Bij ons vertrek belandden we in een politiecontrole op de ring rond de stad. Die agenten kenden mij, maar ik stond natuurlijk niet boven de wet. Wachten dus. Enkele kilometer voor het stadion zat alles muurvast. Geelzwarte supporters herkenden me, draaiden hun raampje open en vroegen me: ‘Hey Eddy, doe je niet mee?’ Ik antwoordde droogjes: ‘Jawel, maar ik kan niet door.’ Het stadion was dus uitverkocht, maar het bestuur had niet in de gaten gekregen dat er een file zou kunnen ontstaan, waar ook de eigen spelers zich in vastreden. Uiteindelijk meldde ik me om kwart over zeven in de kleedkamer. Ik bleek zelfs niet de laatste te zijn. Elk nadeel heeft zijn voordeel: we hadden geen tijd om nerveus te worden. Immers: ons rustig voorbereiden op wat komen zou, dat viel in het water.

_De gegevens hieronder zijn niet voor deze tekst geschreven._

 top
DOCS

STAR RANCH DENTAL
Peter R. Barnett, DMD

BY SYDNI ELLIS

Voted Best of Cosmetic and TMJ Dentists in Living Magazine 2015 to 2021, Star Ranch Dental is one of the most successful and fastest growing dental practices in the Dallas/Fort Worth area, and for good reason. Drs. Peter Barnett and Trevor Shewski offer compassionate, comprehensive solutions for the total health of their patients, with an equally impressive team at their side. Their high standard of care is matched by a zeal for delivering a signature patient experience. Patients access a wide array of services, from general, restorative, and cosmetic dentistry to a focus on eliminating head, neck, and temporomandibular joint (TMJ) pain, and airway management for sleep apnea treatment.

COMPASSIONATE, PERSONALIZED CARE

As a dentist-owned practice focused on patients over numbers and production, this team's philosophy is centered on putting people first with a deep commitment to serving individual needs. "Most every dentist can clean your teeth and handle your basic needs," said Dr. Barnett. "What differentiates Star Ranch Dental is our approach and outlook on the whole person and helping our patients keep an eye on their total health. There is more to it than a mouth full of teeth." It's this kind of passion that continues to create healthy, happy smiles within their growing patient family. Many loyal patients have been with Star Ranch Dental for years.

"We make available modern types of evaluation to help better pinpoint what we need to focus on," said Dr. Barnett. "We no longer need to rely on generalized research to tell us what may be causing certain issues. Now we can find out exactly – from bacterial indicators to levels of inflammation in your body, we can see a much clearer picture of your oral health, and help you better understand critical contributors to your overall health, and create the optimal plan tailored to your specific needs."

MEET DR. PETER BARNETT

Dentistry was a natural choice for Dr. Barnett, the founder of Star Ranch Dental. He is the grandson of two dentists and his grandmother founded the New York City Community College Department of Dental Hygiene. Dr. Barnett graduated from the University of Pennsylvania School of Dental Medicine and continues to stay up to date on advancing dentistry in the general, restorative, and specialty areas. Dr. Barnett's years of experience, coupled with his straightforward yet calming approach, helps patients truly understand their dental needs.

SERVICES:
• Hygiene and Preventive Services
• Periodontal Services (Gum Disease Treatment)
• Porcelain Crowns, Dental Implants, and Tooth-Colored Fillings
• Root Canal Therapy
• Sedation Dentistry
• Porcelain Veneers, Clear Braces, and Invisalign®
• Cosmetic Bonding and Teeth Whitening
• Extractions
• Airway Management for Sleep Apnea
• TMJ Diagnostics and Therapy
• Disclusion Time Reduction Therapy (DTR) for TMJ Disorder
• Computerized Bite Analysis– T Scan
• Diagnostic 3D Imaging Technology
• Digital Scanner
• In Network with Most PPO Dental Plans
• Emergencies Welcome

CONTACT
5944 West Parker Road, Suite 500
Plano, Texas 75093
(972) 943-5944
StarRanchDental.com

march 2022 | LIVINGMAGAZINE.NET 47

Trainer Künnecke schuwde het offensief niet. Libero Lei Clijsters kreeg de opdracht om te infiltreren en hij legde een wereldprestatie op de mat. De Fransen gedroegen zich hautain. Ze konden het woord ‘Waterschei’ niet fatsoenlijk uitspreken, staken er een spottende ondertoon in en dat motiveerde ons wel. Na een half uur legde ik een bal af, die op de doellat eindigde. Uit de daaropvolgende hoekschop scoorde Gudmunsson. De fans maakten er een heksenketel van en dat bezorgde ons een vorm van natuurlijke doping. Ze duwden ons naar voor en twintig minuten voor tijd trapte Ronald Janssens de 2-0 binnen. Doelman Pudelko stond pal bij het slotoffensief van PSG. Verlengingen! De adrenaline had ons in de greep. Er werd niet veel gezegd, maar er klonk wel hier en daar: ‘We pakken ze.’

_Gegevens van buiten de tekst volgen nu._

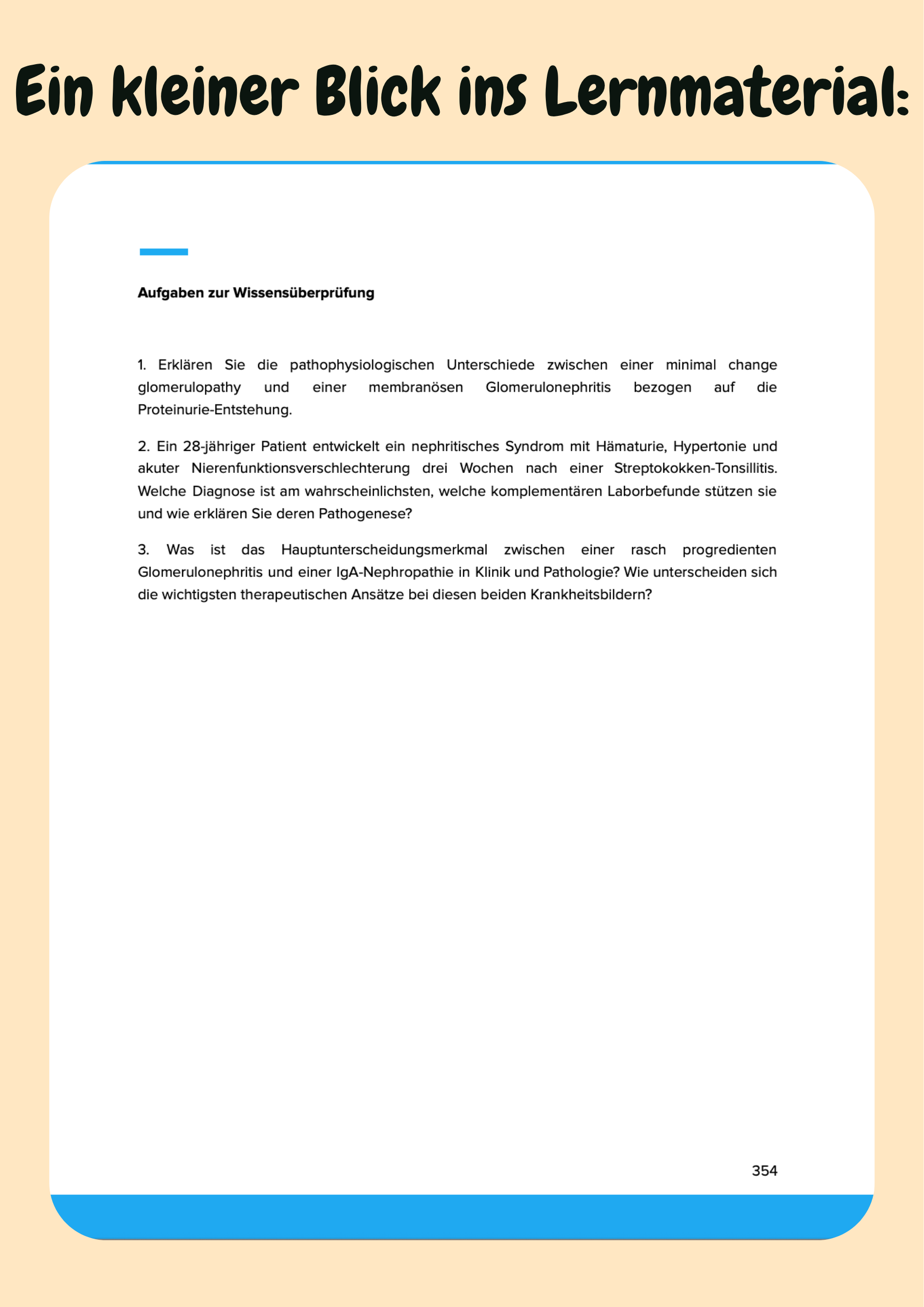 Ein kleiner Blick ins Lernmaterial:

Aufgaben zur Wissensüberprüfung

1. Erklären Sie die pathophysiologischen Unterschiede zwischen einer minimal change glomerulopathy und einer membranösen Glomerulonephritis bezogen auf die Proteinurie-Entstehung.

2. Ein 28-jähriger Patient entwickelt ein nephritisches Syndrom mit Hämaturie, Hypertonie und akuter Nierenfunktionsverschlechterung drei Wochen nach einer Streptokokken-Tonsillitis. Welche Diagnose ist am wahrscheinlichsten, welche komplementären Laborbefunde stützen sie und wie erklären Sie deren Pathogenese?

3. Was ist das Hauptunterscheidungsmerkmal zwischen einer rasch progredienten Glomerulonephritis und einer IgA-Nephropathie in Klinik und Pathologie? Wie unterscheiden sich die wichtigsten therapeutischen Ansätze bei diesen beiden Krankheitsbildern?

354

Vijf minuten voor tijd stuurde Roland Janssens vanop de linkerflank een bal in het pak. Ik bevond me tussen verschillende Franse verdedigers maar devieerde hem met een subtiel hakje tot voor de voet van Pier Janssen. Die knalde keihard in het dak van het doel: 3-0! Het delirium voor de fans! Een tribune vol met geelzwarte vlaggen. We hielden het hoofd koel en wilden niet ons eigen graf delven door ons volledig terug te trekken. Ik herinner me niet veel meer van wat nadien gebeurde. Als ik vandaag de beelden bekijk, dan zwelt de emotie opnieuw in me op. Mijn haar staat recht dan. Niemand achtte ons in staat om de sterren van Paris Saint-Germain uit te schakelen. En door mijn ‘hakje’ viel de bal op de juiste plaats.’